The American Farm Bureau Federation (AFBF), the world’s largest farm membership organization, includes the 2012 Farm Bill (and the sugar program) as one of its priority issues.
“In the 2012 Farm Bill, it’s a top priority because it’s a key component of the farm safety net and is being unfairly attacked,” said Mary Kay Thatcher, director of public policy for the AFBF at a press briefing during the organization’s 2012 annual meeting. “It works as designed and at no cost to the American taxpayer. You don’t get much better than that.”
The 2008 Farm Bill was extended in 2012 by Congress until Sept. 30, 2013, so there is no 2012 Farm Bill just yet. Concerning sugar, AFBF policy states, “We will focus on maintaining the current sugar program.”
Loans for Sugar
The current sugar program offers loans to processors that are secured by the sugar. Reform advocates say producers could default and “give up” to the federal government their sugar, potentially leaving taxpayers holding the bag. Program supporters say this has not happened due to safeguards built into the system, so the sugar program actually imposes no cost on taxpayers.

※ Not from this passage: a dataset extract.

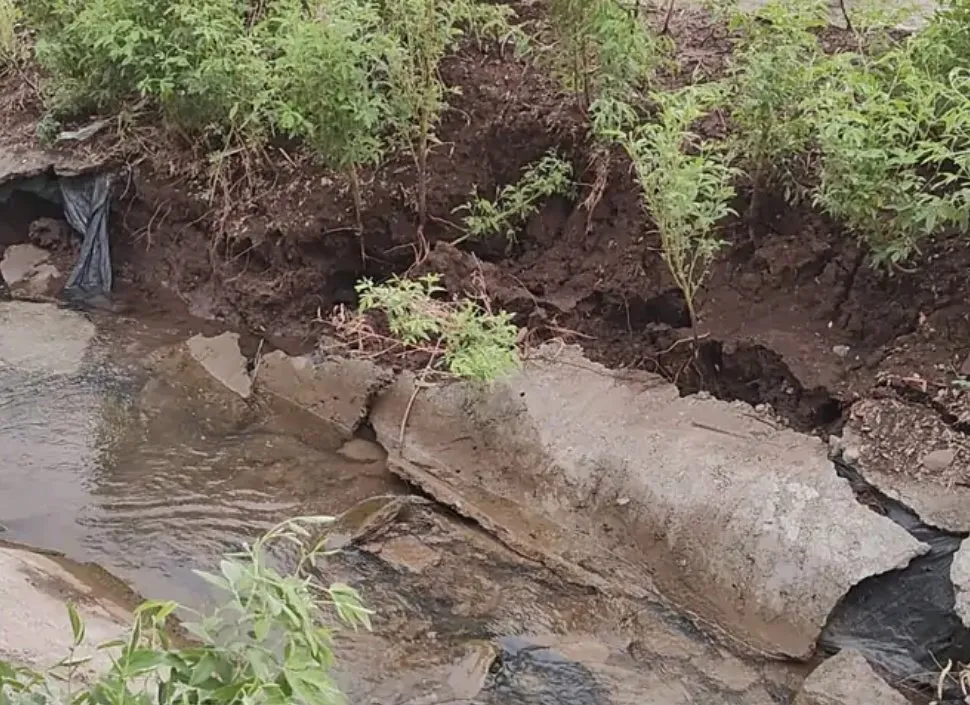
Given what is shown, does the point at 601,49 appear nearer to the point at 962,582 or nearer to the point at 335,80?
the point at 335,80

In a recent editorial, the Chicago Tribune placed the potential default at 400,000 tons of sugar and a cost of $80 million.

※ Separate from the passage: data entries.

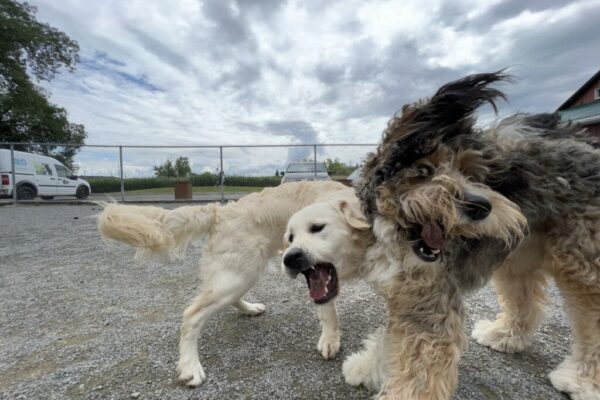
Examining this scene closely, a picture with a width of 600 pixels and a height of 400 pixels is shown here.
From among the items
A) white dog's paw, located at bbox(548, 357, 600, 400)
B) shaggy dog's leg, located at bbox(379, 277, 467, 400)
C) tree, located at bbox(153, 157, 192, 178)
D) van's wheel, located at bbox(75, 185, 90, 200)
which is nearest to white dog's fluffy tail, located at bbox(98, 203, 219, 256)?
shaggy dog's leg, located at bbox(379, 277, 467, 400)

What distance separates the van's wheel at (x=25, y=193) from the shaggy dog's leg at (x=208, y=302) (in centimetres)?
1872

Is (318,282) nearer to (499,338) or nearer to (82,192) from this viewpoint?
(499,338)

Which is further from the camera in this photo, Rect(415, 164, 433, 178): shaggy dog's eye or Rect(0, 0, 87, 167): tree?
Rect(0, 0, 87, 167): tree

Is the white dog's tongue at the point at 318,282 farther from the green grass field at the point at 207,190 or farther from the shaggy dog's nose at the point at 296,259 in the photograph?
the green grass field at the point at 207,190

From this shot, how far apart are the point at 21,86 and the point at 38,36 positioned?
462 cm

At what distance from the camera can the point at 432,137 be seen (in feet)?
5.04

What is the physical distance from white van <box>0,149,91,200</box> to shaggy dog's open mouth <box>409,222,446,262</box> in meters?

Iowa State University uses an agricultural model that can predict prices of sugar based on supply and demand. The key personnel involved with it are John Beghin and Amani Elobeid, both professors in the department of economics. In a paper they wrote in 2011, they analyzed the probable effects of ending the government’s sugar program and moving to free trade in sugar.
Beghin and Elobeid concluded:
“The U.S. price of raw sugar falls by 24% to 34% (rounded) depending on the year of the projection. The wholesale refined sugar price falls by 32% to 40%, and the retail refined sugar price falls by 26% to 33%. These effects are net of the increase in the world price of sugar induced by larger imports by the US economy.
- The raw sugar price on the world market increases by 2% to 4% or by about 1 cent per pound.
- These U.S. price changes reduce the cost of sugar in food processing and sugar retailing with benefits accruing to food processors and consumers. However, they induce contracting margins for all U.S. sugar industries from sugar crops to refiners.
- Domestic sugar production (beet sugar and raw cane sugar) initially declines about 10% and then recovers to nearly unchanged.
- Consumption rises about 15%. Imports rise about 80%. Cane sugar refiners operate at full capacity using raw sugar imports as input. The US shifts from being a net importer of sugar-containing products to being a net exporter.”
The American Sugar Alliance contests the findings. “A 2011 Iowa State University report contained material deficiencies and minimized the negative consequences of eliminating U.S. sugar policy,” the Alliance declared in a press statement after the paper’s release.
So the debate between producers and consumers will continue, as Congress tries to craft a new five-year Farm Bill, including sugar, by the end of September.